- _Consigne_
D'après la critique du documentaire sur Karen Carpenter, sur quelle chaîne a récemment été diffusée une émission réunissant les Bee Gees, Abba et les Carpenters ?

- _Extrait à lire_
<<<<
Alors ce documentaire n'apporte rien qu'on ne sache déjà : on a d'ailleurs l'impression de déjà vu d'autant qu'une émission regroupant les Bee Gees, Abba et le tandem Carpenters a déjà été diffusé récemment par Arte et qu'on y voyait déjà de nombreux plans de ce documentaire. Tout comme l'interview de Pétula Clark où elle cite qu'étant allées saluer Elvis Presley dans sa loge, elle et Karen avaient presque été incitées par le chanteur à une partie à trois... Ce documentaire est d'autant plus raté qu'on meuble avec des extraits qui n'ont rien à y faire comme avec cette chanteuse "has been" qui nous explique qu'elle sait chanter en français et qui le démontre ! Karen méritait mieux, notamment parce qu'elle était une championne ès percussions : or on ne la voit que très peu à l'oeuvre dans ce domaine alors que comme le groupe le précise, les enregistrements vidéos étaient très nombreux... Le réalisateur ne s'est pas trop creusé les méninges pour nous offrir de l'inédit, pour creuser son sujet. On entend néanmoins les deux biographes de Karen et les anecdotes de quelques amis. Jamais le frère de Kareen. Manque de travail journalistique ? Goût de la facilité ?
>>>>
- _Données d'entrée_
<<<<
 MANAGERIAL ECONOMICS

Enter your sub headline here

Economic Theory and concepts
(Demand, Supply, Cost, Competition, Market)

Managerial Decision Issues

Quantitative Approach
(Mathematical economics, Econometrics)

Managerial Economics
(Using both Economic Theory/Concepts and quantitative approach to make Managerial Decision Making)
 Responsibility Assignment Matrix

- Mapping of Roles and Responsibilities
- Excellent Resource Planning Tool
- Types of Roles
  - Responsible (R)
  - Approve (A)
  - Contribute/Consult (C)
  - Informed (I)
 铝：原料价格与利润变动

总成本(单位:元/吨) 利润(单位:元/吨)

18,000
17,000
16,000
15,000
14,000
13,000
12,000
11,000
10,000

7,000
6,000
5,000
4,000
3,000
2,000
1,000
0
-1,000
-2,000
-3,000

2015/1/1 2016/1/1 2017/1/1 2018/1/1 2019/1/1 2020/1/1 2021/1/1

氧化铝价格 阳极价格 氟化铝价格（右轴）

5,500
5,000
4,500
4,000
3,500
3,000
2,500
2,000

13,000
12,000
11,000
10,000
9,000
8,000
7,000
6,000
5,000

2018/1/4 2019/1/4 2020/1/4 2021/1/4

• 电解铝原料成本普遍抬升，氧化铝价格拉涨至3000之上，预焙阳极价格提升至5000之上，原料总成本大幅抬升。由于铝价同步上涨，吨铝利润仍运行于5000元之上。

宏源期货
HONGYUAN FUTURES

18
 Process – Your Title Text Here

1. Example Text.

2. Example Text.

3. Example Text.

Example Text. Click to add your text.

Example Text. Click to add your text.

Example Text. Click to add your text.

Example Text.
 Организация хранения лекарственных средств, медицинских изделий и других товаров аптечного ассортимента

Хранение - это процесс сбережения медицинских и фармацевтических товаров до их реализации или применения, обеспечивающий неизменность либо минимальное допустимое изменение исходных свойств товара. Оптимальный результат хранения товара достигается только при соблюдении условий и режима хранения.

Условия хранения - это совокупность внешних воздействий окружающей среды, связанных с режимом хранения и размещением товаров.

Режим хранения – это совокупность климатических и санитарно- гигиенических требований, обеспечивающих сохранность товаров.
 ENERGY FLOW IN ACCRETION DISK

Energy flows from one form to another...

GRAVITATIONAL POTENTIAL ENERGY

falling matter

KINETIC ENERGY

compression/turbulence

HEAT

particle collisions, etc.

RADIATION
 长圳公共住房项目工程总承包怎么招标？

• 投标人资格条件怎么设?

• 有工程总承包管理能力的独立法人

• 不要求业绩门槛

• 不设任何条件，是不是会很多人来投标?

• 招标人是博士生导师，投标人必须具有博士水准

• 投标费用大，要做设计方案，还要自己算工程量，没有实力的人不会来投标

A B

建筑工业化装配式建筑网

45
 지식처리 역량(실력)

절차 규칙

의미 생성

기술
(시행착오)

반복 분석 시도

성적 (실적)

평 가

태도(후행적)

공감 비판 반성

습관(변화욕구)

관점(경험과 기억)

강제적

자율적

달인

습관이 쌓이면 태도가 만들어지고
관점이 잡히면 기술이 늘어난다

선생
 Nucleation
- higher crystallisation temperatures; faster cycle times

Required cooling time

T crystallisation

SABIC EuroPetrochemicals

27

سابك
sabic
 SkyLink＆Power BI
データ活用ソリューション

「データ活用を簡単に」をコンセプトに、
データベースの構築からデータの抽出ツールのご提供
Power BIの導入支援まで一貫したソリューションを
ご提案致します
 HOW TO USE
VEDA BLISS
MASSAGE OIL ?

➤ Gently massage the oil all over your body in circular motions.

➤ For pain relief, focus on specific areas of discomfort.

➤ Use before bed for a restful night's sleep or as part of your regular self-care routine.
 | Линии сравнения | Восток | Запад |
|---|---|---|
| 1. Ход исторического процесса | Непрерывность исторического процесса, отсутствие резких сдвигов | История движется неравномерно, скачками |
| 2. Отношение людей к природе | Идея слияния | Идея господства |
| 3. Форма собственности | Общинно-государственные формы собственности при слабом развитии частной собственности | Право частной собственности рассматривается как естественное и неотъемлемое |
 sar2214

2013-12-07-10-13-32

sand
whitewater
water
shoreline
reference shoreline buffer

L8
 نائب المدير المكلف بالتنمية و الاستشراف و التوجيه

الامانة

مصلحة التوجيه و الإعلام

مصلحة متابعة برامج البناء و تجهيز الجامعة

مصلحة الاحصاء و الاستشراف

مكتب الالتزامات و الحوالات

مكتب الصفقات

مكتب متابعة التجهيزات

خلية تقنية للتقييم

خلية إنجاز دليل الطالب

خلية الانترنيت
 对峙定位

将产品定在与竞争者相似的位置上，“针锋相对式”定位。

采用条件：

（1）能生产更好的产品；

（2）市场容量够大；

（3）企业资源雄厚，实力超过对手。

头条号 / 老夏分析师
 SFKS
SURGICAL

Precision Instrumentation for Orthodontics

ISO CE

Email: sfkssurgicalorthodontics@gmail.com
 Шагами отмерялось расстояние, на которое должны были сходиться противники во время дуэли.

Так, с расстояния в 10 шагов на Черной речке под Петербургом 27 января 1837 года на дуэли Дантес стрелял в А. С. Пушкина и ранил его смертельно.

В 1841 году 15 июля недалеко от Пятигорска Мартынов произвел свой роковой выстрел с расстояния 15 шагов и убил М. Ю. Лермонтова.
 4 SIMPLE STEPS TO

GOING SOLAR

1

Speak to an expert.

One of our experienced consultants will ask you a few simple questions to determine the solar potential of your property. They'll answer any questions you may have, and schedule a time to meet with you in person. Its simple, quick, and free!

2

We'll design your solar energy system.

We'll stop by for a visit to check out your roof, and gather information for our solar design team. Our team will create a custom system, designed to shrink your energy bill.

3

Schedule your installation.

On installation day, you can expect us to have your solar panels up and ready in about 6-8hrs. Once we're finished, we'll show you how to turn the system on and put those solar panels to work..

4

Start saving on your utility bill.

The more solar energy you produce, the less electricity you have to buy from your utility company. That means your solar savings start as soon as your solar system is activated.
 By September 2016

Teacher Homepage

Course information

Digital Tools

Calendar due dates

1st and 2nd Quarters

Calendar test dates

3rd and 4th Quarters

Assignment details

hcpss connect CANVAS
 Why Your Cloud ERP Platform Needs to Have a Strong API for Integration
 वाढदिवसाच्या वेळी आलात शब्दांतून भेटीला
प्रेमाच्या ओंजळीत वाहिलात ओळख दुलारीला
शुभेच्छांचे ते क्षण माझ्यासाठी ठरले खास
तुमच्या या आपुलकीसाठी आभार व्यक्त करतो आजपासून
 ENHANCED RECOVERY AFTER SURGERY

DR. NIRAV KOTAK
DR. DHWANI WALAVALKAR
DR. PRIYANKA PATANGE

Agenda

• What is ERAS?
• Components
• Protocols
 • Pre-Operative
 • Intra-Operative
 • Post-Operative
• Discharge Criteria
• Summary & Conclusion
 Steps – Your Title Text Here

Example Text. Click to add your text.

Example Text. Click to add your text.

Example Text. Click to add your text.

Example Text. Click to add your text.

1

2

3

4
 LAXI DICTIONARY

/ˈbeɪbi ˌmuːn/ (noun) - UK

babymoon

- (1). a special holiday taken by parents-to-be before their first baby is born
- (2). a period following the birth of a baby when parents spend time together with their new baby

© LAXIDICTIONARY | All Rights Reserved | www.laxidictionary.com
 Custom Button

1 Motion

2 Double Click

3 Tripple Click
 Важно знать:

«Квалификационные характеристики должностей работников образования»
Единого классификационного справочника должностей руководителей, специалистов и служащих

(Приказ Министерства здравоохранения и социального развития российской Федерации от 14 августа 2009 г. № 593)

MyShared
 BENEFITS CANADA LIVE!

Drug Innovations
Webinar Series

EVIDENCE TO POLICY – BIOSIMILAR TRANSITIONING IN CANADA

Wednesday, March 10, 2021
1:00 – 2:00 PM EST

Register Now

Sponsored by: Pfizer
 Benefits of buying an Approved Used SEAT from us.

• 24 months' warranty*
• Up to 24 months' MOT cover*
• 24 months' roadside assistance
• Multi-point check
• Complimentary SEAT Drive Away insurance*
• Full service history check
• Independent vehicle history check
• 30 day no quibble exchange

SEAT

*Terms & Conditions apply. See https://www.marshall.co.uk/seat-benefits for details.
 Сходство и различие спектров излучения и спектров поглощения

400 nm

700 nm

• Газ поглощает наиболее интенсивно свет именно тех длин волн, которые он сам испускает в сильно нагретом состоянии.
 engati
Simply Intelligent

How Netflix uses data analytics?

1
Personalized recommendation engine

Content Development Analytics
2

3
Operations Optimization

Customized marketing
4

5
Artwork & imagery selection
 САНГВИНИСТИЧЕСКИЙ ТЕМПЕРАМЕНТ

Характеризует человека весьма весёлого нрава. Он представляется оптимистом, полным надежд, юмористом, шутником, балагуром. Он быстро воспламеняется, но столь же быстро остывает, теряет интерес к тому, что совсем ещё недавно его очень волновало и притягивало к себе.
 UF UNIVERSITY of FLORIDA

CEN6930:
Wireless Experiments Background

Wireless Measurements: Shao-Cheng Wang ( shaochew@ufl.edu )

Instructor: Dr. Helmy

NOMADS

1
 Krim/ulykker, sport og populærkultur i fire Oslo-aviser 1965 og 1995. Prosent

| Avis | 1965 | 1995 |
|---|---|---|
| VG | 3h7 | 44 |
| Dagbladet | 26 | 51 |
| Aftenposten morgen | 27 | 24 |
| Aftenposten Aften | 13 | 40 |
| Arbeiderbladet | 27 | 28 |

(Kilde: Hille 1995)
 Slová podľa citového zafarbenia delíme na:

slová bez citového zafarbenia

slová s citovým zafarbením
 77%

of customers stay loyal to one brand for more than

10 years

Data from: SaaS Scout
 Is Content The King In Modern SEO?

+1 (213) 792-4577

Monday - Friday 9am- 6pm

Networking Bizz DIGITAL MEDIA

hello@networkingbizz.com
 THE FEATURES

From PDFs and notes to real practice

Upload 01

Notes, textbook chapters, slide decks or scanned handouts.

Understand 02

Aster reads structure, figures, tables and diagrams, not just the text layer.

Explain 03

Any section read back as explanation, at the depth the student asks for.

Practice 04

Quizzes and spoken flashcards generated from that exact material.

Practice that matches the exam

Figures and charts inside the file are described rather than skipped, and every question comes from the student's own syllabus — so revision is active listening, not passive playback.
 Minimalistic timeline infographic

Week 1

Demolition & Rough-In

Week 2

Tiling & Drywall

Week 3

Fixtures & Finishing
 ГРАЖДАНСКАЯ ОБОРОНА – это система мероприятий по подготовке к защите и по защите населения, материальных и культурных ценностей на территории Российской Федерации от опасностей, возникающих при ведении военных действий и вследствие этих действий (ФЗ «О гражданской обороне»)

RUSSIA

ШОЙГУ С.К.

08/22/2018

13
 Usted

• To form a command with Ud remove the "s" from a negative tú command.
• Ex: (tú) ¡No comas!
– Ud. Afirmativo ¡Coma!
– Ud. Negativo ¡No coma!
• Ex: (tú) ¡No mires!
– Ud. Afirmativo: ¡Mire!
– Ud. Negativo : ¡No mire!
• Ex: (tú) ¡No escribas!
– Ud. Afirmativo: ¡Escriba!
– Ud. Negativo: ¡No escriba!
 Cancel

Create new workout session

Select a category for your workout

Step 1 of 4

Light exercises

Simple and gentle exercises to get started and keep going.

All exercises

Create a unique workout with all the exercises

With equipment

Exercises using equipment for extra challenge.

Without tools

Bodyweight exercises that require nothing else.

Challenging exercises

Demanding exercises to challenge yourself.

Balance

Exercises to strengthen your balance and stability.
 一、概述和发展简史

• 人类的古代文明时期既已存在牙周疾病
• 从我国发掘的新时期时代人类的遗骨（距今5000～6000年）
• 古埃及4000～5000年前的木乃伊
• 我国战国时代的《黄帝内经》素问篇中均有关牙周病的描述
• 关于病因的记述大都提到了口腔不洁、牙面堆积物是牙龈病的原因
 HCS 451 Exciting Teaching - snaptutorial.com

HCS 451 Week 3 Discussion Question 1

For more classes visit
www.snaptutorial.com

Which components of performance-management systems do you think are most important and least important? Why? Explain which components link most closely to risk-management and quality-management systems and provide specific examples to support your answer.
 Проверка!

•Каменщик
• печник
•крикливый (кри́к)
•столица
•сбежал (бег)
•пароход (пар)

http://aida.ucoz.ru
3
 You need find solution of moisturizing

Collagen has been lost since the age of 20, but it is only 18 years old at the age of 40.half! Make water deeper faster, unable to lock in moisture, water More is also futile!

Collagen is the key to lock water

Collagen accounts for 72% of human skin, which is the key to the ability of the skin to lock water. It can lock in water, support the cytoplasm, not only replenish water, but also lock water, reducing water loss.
>>>>
- _Résultat de l'exercice_
Sur Arte.